If the point of your trip to London is to delight in corgies wearing Union Jack-scarves and other banal British stereotypes, consider a stay at Her Majesty’s Sleepover, a B&B that features more than 10,000 pieces of royal memorabilia and, of course, a resident corgi. The Daily Mail reports that monarchy-obsessed London resident Margaret Tyler has opened up her home, which is filled with a horrifying collection of royal tchotchkes, to guests. Expect to sleep on a giant British flag, bump into life-size William and Kate mannequins, and draw the contempt of any locals who find out where you are staying.
The True Costs of a Round-the-World Trip
SmarterTravel contributing editor Ed Perkins is currently in the throes of a round-the-world trip. (Read about his adventures here.) So naturally, we’ve been dreaming about taking our own global getaway. But what about the costs? BootsnAll recently published a helpful guide to round-the-world-trip expenses. Depending on your point of view, such an endeavor could be surprisingly cheaper than you had expected—or the opposite. Either way, you’ll get a better idea of whether or not your wallet can handle a multi-national sojourn.
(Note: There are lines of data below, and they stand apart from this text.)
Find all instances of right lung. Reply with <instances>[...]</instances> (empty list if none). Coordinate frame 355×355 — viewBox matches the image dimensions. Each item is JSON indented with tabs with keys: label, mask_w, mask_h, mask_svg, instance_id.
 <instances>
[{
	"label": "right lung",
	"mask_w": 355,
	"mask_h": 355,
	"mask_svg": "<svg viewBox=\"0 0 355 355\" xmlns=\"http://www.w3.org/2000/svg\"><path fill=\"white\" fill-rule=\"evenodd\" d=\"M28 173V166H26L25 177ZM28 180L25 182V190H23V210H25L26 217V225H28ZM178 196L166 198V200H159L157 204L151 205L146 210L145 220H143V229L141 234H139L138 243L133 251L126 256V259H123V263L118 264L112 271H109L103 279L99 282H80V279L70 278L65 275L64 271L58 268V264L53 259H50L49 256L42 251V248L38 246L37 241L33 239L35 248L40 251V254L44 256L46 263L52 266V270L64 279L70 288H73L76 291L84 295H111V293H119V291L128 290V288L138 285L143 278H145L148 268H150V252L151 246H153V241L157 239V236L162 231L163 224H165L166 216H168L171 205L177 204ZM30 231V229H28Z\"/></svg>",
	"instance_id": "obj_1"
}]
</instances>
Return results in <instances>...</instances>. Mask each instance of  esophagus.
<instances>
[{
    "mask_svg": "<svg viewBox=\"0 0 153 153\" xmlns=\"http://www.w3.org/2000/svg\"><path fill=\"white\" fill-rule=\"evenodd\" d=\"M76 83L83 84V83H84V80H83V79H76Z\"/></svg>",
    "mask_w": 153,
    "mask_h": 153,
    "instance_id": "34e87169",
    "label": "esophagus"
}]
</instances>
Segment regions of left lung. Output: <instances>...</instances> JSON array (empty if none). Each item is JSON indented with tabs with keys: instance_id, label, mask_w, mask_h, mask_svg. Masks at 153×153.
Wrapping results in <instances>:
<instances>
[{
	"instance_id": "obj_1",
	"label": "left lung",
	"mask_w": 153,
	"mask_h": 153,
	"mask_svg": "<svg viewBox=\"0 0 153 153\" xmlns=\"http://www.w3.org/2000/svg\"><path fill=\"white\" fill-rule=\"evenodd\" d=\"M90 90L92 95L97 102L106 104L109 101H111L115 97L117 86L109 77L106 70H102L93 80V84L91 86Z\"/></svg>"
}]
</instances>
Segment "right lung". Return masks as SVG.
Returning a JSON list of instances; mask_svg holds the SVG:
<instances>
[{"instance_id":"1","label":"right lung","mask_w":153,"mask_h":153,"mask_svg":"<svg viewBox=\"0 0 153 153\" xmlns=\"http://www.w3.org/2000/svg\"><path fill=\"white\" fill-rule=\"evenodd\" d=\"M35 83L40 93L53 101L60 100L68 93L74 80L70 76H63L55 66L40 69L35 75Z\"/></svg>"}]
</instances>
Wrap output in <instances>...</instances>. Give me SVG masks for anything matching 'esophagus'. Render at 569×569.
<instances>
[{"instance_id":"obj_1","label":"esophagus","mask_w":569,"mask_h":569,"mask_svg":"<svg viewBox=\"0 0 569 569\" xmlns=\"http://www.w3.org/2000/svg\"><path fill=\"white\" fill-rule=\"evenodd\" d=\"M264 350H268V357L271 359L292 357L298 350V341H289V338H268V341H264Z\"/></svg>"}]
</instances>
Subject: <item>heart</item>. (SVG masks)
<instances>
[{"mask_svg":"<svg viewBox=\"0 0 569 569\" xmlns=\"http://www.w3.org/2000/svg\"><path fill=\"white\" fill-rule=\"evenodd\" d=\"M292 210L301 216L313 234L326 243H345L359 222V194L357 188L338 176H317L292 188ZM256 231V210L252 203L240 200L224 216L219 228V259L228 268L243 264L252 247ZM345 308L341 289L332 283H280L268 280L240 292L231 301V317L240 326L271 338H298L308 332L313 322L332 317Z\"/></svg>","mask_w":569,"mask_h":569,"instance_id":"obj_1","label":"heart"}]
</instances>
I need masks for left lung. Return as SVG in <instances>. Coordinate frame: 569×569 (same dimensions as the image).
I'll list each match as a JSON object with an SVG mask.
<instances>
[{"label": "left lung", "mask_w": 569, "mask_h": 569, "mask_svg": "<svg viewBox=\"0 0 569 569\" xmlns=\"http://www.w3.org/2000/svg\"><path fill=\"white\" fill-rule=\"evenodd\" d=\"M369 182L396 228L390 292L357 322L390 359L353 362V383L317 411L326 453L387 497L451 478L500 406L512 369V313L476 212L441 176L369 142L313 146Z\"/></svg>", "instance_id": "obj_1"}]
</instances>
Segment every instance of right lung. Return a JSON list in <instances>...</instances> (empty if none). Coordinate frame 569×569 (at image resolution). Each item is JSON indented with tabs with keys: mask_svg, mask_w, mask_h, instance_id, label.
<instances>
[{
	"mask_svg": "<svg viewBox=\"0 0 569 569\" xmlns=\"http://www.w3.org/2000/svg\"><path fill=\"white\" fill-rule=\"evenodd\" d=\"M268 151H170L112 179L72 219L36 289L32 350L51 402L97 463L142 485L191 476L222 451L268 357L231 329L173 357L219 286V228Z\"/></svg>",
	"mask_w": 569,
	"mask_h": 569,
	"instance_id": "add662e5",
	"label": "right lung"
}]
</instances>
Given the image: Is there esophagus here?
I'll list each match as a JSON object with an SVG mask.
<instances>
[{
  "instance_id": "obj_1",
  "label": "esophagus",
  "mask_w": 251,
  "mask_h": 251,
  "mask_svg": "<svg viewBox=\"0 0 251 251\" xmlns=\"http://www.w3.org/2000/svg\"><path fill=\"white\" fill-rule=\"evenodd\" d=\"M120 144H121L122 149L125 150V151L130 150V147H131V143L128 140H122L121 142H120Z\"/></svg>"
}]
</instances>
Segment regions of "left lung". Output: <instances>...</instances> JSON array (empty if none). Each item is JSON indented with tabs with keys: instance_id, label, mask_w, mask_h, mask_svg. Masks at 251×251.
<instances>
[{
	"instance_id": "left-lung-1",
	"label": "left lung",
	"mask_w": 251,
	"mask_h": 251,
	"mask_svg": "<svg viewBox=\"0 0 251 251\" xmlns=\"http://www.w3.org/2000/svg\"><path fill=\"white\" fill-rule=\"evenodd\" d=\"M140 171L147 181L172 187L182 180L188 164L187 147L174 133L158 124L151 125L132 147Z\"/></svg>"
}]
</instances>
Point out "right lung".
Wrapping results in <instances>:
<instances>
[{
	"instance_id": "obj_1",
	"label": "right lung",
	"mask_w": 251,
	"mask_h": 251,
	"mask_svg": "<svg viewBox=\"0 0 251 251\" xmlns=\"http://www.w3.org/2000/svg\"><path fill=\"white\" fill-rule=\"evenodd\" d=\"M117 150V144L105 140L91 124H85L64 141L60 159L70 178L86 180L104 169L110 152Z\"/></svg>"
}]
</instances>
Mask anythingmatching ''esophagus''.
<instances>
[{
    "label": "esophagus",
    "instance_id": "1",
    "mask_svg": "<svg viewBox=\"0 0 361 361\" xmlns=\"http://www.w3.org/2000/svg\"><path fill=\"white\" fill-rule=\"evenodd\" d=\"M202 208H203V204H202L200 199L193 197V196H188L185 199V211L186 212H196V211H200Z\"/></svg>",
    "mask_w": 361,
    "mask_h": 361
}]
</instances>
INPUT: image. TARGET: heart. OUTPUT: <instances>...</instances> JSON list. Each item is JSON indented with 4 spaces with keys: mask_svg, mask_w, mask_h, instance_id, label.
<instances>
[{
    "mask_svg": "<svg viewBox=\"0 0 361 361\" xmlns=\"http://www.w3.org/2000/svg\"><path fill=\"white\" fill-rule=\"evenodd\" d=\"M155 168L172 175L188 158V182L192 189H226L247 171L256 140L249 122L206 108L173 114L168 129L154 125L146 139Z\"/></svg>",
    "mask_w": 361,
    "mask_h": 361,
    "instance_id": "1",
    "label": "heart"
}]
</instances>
The World’s Most Expensive Sandwich
Hotels.com just released an infographic that depicts the world’s most expensive club sandwiches, reports The Huffington Post. The most costly club can be bought in the City of Light for about $33. Suddenly, grabbing lunch at a McDonalds in Paris doesn’t feel so tacky.
Is Business Class Worth It?
Seth Kugel, The New York Times‘ Frugal Traveler, isn’t the first person you’d expect to see in business class. But Kugel was offered an upgrade on an American flight from Los Angeles to New York, so the normally frills-free flyer had the chance to experience business class for the first time. Kugel describes warm cookies, Champagne, and endless legroom, but, in the end, he’s not certain the experience would have been worth the extra $1,400 (the difference between a regular ticket and a business-class one) if he had needed to pay for his upgraded seat. And Kugel doesn’t say whether he thinks a business-class upgrade bought with miles is a better option than a free flight.
What’s your opinion: Would you rather trade your miles for a free flight or an upgrade?